Something has happened that never happens. I’ve amassed about £20,000 — which probably means £25,000 after a few what-the-hell raids on the mortgage money — to buy a special car, something to love and cherish and feel special in.

In this job, you contemplate such purchases all the time — theoretically. But when you’re ready to lay down actual cash, two unfortunate things happen. First, you realise £25k isn’t much: any thought that this sum makes you special dies during your first scan of the classifieds.

Second, you become stupidly sensible, as it were. Instead of searching for a unique machine of flawed brilliance, something imaginative and brave that no-one else has thought of, you head for the obvious: one of the fairly tired Porsche 911s or half-decent Porsche Boxsters that currently flood the market.

Don’t get me wrong, a Porsche is a terrific choice. I’ve been there. We had a family 911 Carrera years ago: dead reliable, fun to own and not so bad to service and insure. The Steering Committee liked driving it, enjoyed the kudos of the office car park, found the front boot okay for supermarket bags, and until they grew too large we’d whip our kids into the two folding rear seats for outings.

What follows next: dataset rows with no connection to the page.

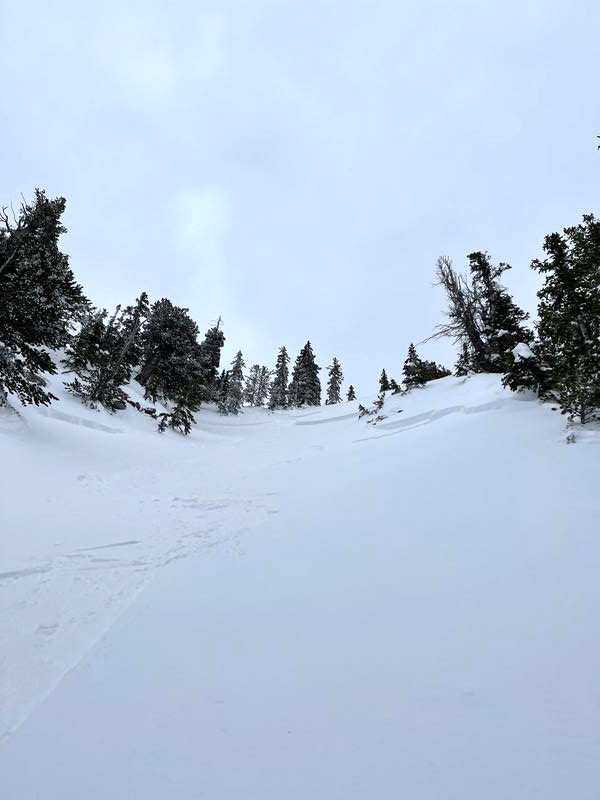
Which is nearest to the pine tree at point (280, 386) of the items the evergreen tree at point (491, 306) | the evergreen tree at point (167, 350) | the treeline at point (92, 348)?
the treeline at point (92, 348)

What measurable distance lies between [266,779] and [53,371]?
13.9m

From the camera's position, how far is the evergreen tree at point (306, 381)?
53312 millimetres

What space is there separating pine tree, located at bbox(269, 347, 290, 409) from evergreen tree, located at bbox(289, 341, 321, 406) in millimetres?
1551

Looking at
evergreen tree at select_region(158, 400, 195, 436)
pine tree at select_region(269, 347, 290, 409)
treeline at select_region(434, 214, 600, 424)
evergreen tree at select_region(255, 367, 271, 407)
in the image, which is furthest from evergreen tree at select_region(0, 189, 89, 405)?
evergreen tree at select_region(255, 367, 271, 407)

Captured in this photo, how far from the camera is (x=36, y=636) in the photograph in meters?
3.60

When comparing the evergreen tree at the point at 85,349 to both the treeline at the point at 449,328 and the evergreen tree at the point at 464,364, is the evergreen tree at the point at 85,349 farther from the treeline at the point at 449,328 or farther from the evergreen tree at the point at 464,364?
the evergreen tree at the point at 464,364

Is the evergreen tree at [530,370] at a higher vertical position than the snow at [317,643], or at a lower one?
higher

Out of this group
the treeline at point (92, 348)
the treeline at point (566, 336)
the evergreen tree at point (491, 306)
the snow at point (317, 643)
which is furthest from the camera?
the evergreen tree at point (491, 306)

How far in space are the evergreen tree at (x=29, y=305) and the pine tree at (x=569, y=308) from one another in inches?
636

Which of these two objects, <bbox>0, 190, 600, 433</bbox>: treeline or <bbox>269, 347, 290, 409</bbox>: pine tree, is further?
<bbox>269, 347, 290, 409</bbox>: pine tree

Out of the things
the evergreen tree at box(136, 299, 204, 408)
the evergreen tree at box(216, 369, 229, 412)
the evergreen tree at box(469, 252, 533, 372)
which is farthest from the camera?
the evergreen tree at box(216, 369, 229, 412)

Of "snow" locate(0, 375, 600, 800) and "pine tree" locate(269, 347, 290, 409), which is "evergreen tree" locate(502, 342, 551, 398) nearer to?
"snow" locate(0, 375, 600, 800)

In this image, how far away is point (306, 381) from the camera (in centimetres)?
5344

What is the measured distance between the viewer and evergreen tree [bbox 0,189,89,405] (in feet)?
38.6
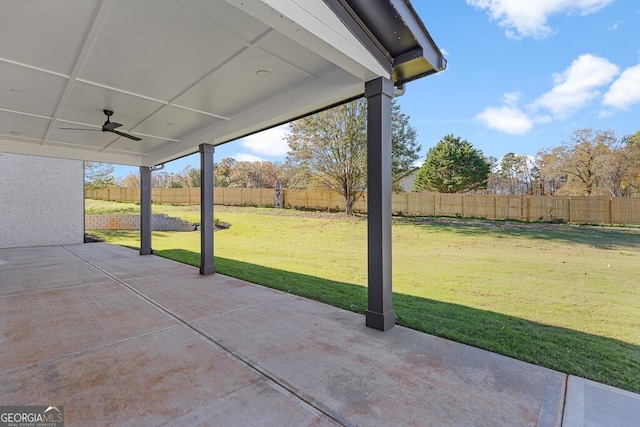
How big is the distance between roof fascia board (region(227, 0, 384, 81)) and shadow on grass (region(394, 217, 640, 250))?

Now, such needs aren’t important. No kids to worry about and we have other cars for the supermarket. Now, wants replace the needs: I want the badge on my new car’s nose to be special. I want to do the odd track day, so the car must be respectably quick, nimble, stable and reliable. I want it to be not too hard on brakes and tyres.

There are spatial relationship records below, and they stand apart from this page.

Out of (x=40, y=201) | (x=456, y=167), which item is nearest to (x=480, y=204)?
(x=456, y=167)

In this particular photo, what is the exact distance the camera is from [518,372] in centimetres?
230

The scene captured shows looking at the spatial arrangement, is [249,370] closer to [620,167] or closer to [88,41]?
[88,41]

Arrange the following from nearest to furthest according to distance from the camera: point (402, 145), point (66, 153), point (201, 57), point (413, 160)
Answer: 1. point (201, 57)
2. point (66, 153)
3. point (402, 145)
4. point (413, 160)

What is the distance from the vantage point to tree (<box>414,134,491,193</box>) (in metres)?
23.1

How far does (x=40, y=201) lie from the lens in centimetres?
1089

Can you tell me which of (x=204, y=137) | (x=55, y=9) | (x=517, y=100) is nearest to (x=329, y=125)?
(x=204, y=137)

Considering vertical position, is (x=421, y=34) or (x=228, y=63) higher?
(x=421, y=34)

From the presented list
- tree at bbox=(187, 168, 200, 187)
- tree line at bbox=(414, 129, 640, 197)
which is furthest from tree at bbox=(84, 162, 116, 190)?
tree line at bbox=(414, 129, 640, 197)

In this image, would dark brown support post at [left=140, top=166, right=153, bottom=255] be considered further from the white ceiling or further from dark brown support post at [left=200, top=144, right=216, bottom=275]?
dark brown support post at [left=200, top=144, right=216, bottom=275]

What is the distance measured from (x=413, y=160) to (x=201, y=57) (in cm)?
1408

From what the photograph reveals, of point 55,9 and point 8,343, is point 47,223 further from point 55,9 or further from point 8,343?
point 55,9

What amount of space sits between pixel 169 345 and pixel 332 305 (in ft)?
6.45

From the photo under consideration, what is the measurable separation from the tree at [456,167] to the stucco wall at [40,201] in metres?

And I want to be able to tour. The plan is to keep the car in Gloucestershire but to attend the odd Brooklands, Prescott or Goodwood breakfast club (and be thought worthy of my attendance) without labouring for hours at 55mph. Sometimes I’ll want to take Herself to France in reasonable comfort. As is well known, your passenger’s head and/or backache on a long journey in a funny car is even worse than your own.

So what to buy? People keep saying “get a Porsche”, and are probably right. But they’re such default choices that I resist them. At supercar gatherings, you see arrivals divided into Porsches and Others. This time, I’d like my new car to be an Other.

So I’m stuck. And it hardly helped yesterday when a rather disdainful trade-literate friend (I use the term loosely) offered his solution. “Keep saving, mate,” he said.